## What to work on
Using the records below, copy out exactly the line that contains "How great a gap is there between (x=582, y=318)" and every line that follows it, up to and including the last, and no others.

## The records
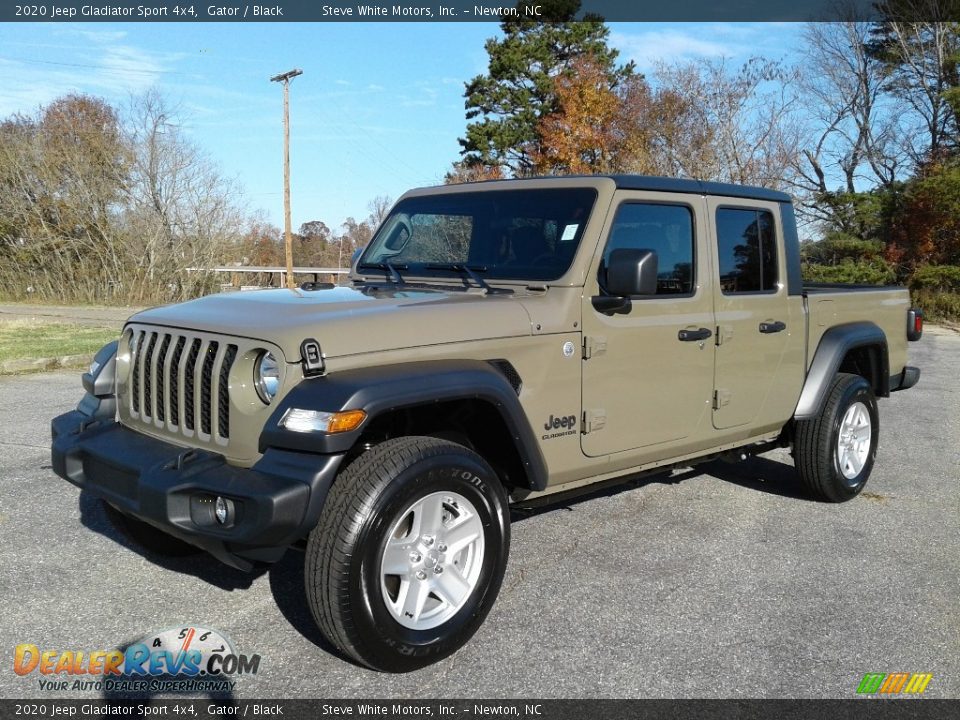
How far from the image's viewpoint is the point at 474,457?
3.44 m

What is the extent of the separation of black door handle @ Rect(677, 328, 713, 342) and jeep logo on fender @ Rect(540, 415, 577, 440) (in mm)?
861

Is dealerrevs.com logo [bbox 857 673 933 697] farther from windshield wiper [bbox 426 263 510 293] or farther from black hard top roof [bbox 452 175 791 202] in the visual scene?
black hard top roof [bbox 452 175 791 202]

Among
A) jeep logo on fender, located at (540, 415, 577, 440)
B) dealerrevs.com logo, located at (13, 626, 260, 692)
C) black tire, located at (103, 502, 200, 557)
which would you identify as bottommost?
dealerrevs.com logo, located at (13, 626, 260, 692)

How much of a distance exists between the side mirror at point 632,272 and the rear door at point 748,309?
0.93 metres

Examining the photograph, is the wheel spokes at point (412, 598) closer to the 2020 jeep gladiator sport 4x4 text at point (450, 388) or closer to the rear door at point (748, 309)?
the 2020 jeep gladiator sport 4x4 text at point (450, 388)

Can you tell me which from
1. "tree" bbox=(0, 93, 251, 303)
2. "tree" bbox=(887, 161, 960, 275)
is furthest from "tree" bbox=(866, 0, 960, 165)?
"tree" bbox=(0, 93, 251, 303)

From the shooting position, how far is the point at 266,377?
3240 millimetres

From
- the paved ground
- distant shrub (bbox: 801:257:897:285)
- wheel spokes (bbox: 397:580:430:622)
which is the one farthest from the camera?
distant shrub (bbox: 801:257:897:285)

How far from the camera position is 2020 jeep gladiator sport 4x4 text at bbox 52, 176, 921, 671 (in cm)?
309

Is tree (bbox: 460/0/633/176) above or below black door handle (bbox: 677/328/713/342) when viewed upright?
above

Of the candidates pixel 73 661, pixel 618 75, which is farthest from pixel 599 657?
pixel 618 75

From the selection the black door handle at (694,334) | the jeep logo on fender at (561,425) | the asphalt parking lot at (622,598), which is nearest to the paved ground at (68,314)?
the asphalt parking lot at (622,598)

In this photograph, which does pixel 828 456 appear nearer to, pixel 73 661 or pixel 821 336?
pixel 821 336

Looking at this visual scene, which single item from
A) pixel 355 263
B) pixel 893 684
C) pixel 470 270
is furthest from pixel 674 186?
pixel 893 684
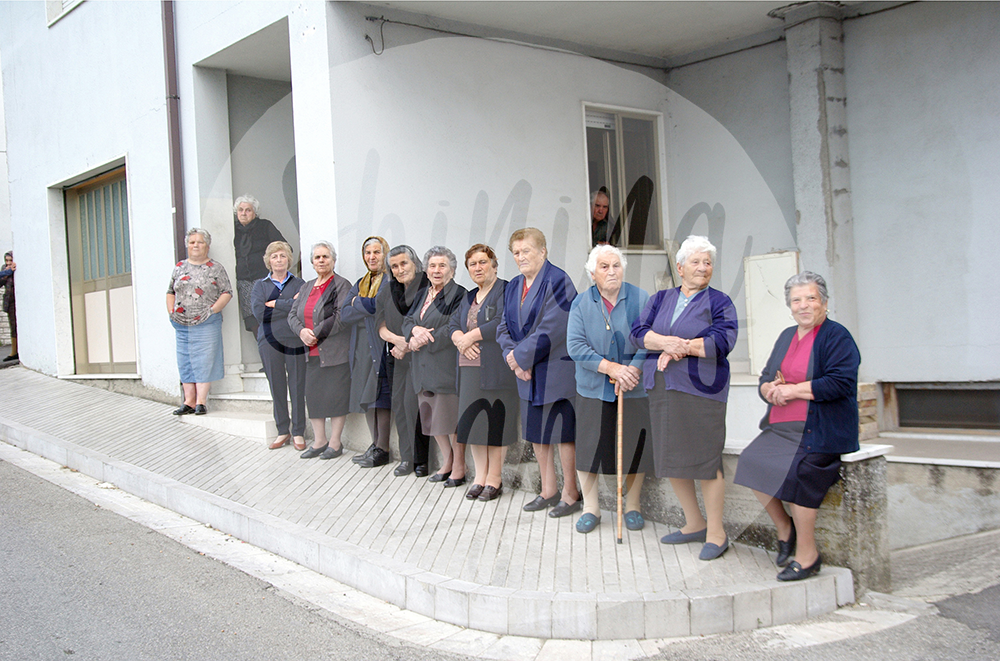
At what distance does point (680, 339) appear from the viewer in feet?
15.0

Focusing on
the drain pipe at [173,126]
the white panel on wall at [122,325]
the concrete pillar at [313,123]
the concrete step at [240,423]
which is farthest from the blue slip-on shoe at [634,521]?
the white panel on wall at [122,325]

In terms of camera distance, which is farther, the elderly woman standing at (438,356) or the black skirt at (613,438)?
the elderly woman standing at (438,356)

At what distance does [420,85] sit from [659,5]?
2.65 meters

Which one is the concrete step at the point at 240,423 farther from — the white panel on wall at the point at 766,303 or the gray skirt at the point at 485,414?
the white panel on wall at the point at 766,303

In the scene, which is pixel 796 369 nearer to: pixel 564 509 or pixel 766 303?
pixel 564 509

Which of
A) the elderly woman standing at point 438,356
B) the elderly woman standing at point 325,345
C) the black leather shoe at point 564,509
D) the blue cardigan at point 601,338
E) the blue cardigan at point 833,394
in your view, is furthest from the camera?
the elderly woman standing at point 325,345

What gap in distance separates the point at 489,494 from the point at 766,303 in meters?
4.08

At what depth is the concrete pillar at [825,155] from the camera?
27.3 feet

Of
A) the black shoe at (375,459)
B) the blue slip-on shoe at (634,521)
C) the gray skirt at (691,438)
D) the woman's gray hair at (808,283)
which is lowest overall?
the blue slip-on shoe at (634,521)

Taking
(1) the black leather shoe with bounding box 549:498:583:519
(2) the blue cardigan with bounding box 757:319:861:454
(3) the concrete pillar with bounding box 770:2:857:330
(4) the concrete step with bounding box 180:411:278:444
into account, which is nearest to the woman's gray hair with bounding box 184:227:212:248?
(4) the concrete step with bounding box 180:411:278:444

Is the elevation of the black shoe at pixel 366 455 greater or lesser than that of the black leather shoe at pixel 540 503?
greater

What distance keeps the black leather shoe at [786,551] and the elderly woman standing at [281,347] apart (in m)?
4.76

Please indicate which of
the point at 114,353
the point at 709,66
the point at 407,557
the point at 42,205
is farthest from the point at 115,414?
the point at 709,66

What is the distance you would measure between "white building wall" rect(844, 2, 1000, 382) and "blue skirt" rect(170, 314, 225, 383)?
7082 millimetres
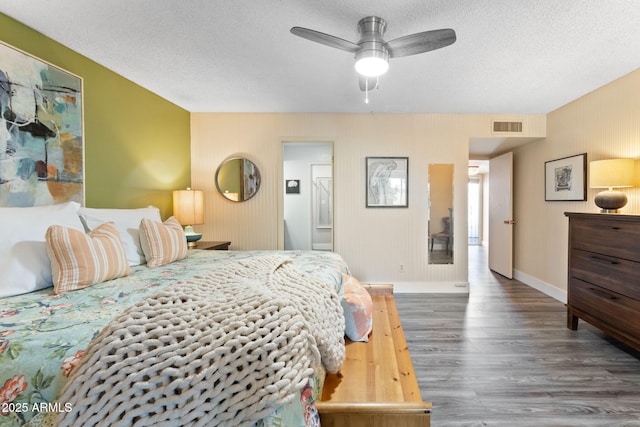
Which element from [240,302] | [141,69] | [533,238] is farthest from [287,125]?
[533,238]

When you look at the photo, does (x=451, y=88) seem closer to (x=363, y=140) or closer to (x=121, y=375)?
(x=363, y=140)

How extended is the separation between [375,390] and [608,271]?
7.86ft

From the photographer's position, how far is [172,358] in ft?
2.46

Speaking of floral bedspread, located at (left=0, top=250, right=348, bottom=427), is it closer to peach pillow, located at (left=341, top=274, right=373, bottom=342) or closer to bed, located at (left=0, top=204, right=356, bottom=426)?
bed, located at (left=0, top=204, right=356, bottom=426)

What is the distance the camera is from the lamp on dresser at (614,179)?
2.50 metres

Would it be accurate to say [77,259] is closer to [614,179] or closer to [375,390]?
[375,390]

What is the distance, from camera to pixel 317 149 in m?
5.72

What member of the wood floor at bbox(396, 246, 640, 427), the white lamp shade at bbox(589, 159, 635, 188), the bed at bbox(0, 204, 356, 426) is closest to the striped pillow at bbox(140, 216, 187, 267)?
the bed at bbox(0, 204, 356, 426)

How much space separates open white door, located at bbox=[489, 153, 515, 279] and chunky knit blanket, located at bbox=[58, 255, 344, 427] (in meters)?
4.64

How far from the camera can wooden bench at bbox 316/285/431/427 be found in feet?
3.57

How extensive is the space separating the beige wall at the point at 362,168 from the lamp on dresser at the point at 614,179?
4.57ft

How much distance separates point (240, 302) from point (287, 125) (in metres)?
3.22

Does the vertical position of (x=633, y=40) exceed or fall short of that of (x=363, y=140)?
it exceeds it

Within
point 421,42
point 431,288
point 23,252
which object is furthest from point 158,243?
point 431,288
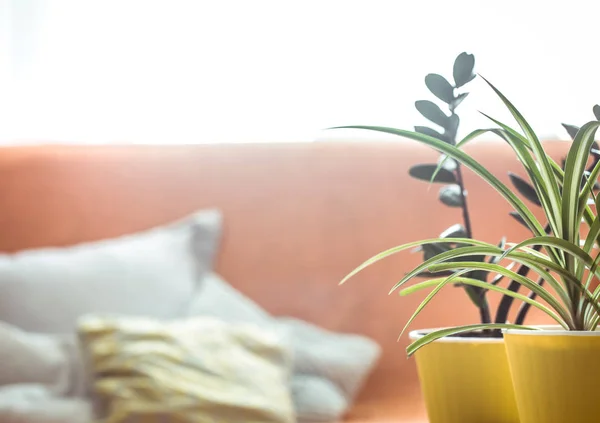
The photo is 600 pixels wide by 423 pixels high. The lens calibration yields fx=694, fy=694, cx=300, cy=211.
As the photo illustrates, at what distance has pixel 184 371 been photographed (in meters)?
1.22

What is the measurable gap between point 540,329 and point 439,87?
27 centimetres

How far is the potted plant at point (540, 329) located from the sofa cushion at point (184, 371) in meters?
0.55

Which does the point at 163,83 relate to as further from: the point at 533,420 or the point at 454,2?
the point at 533,420

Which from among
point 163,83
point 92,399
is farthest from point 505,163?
point 92,399

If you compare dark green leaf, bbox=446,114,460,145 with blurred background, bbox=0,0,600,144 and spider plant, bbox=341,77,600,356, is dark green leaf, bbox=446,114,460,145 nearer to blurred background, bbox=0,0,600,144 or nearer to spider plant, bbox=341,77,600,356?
spider plant, bbox=341,77,600,356

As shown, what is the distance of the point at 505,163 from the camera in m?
1.60

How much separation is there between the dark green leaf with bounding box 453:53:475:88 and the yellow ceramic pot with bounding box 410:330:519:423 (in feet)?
0.89

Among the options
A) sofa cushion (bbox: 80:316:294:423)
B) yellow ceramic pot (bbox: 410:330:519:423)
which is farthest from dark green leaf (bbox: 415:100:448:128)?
sofa cushion (bbox: 80:316:294:423)

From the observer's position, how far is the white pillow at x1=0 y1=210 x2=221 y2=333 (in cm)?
134

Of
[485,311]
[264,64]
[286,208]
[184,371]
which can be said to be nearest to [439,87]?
[485,311]

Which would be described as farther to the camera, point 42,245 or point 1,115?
point 1,115

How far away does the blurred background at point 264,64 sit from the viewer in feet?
5.98

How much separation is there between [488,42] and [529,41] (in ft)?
0.36

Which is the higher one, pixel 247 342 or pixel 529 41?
pixel 529 41
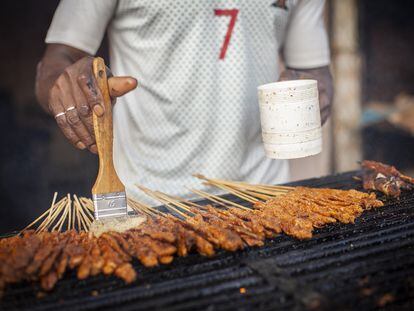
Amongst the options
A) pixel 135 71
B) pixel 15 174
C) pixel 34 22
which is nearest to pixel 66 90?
pixel 135 71

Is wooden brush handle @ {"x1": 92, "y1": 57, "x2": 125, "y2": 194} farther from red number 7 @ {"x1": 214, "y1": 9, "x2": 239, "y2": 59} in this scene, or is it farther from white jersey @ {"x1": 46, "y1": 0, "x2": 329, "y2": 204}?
red number 7 @ {"x1": 214, "y1": 9, "x2": 239, "y2": 59}

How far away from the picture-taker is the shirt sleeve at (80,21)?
3719 mm

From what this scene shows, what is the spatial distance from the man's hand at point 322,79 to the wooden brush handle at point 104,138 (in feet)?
5.21

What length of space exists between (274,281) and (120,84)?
1399mm

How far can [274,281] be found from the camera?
7.50ft

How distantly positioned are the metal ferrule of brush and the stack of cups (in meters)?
1.06

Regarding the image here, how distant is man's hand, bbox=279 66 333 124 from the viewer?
3949 mm

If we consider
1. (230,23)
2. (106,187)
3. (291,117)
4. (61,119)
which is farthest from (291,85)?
(61,119)

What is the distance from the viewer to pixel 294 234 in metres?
2.76

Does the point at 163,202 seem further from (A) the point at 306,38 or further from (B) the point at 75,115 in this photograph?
(A) the point at 306,38

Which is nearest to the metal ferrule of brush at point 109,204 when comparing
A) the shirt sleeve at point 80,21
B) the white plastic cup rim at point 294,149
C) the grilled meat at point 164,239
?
the grilled meat at point 164,239

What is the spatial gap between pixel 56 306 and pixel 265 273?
976mm

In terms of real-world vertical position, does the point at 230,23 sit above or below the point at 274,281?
above

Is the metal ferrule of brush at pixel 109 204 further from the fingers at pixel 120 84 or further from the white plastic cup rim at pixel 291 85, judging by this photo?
the white plastic cup rim at pixel 291 85
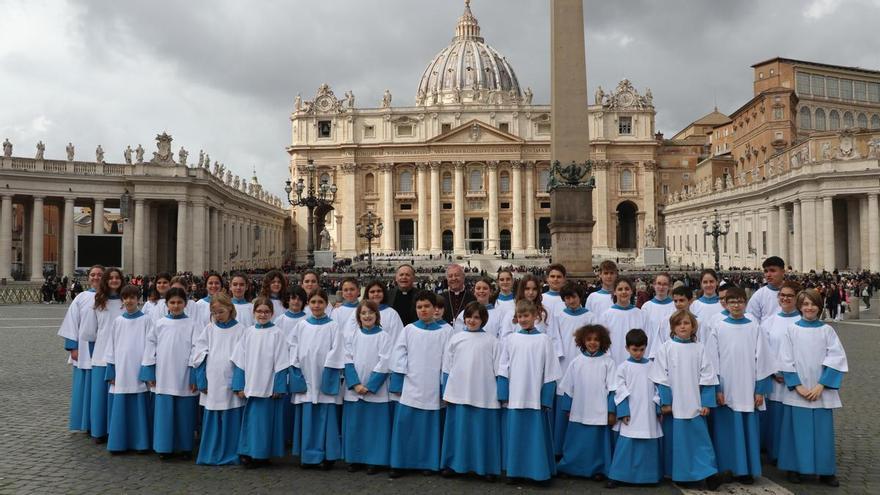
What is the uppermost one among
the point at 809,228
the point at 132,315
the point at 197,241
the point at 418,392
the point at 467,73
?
the point at 467,73

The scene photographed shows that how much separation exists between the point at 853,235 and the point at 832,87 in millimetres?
27244

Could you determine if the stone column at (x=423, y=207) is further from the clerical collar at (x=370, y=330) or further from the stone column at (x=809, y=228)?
the clerical collar at (x=370, y=330)

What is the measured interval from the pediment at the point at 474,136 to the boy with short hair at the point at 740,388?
248 feet

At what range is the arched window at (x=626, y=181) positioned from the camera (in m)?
83.6

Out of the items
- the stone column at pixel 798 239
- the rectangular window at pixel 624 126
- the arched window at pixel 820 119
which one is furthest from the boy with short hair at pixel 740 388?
the rectangular window at pixel 624 126

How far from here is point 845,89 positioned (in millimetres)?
64688

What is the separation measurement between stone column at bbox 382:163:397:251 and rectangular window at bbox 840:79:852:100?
4690cm

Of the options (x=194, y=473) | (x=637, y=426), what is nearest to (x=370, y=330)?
(x=194, y=473)

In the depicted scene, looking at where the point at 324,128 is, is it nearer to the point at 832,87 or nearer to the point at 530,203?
the point at 530,203

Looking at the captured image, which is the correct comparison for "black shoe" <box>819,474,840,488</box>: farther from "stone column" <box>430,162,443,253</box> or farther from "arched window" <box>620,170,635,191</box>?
"arched window" <box>620,170,635,191</box>

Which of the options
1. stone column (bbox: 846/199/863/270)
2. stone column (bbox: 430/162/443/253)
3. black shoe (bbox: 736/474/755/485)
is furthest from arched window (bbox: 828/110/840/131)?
black shoe (bbox: 736/474/755/485)

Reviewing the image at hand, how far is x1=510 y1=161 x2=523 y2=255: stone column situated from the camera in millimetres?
82062

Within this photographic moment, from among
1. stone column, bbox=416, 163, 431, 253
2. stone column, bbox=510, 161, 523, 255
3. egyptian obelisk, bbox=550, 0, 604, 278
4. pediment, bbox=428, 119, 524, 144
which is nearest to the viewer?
egyptian obelisk, bbox=550, 0, 604, 278

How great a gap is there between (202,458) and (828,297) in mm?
22380
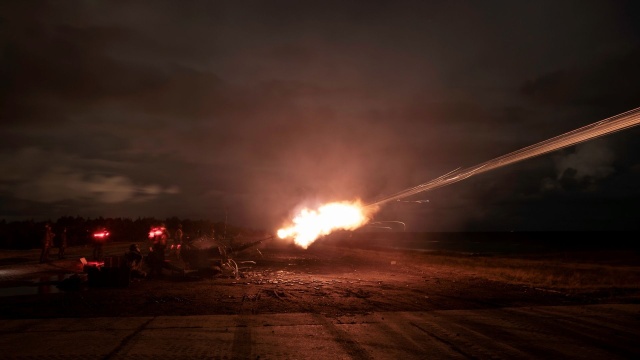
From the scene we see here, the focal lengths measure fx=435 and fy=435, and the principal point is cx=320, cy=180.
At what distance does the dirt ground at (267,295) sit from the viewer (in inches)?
515

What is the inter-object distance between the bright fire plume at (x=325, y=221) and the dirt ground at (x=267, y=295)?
498 centimetres

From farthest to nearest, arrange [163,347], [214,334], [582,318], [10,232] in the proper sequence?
[10,232] → [582,318] → [214,334] → [163,347]

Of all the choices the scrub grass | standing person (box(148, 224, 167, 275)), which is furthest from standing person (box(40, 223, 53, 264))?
the scrub grass

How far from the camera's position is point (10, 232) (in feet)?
179

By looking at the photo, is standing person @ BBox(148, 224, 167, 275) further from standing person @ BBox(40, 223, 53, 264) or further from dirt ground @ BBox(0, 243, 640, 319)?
standing person @ BBox(40, 223, 53, 264)

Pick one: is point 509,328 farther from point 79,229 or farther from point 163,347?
point 79,229

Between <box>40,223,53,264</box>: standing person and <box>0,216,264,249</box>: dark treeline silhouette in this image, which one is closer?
<box>40,223,53,264</box>: standing person

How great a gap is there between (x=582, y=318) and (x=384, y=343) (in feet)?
20.9

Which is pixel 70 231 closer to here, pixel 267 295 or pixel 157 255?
pixel 157 255

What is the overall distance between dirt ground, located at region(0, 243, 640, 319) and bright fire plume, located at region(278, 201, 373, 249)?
4.98 meters

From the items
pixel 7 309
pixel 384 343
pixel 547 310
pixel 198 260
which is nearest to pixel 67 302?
pixel 7 309

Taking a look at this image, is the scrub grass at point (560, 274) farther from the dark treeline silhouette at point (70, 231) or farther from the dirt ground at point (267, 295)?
the dark treeline silhouette at point (70, 231)

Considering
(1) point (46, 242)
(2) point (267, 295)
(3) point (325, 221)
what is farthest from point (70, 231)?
(2) point (267, 295)

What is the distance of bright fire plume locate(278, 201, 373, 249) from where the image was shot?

## Solution below
How great a gap is there between (x=582, y=318) and (x=384, y=343) (in feet)?
20.9

Which is pixel 70 231 closer to here, pixel 267 295 or pixel 157 255?
pixel 157 255

What is the overall distance between dirt ground, located at region(0, 243, 640, 319) and bright fire plume, located at region(278, 201, 373, 249)?
4.98 meters

From the items
pixel 7 309
pixel 384 343
pixel 547 310
pixel 198 260
which is nearest to pixel 67 302?
pixel 7 309

Taking a look at this image, is the scrub grass at point (560, 274) farther from the dark treeline silhouette at point (70, 231) or farther from the dirt ground at point (267, 295)?
the dark treeline silhouette at point (70, 231)

Considering
(1) point (46, 242)
(2) point (267, 295)
(3) point (325, 221)
what is farthest from point (70, 231)?
(2) point (267, 295)

What is the distance of bright fire plume locate(278, 201, 373, 249) from where the image was shot?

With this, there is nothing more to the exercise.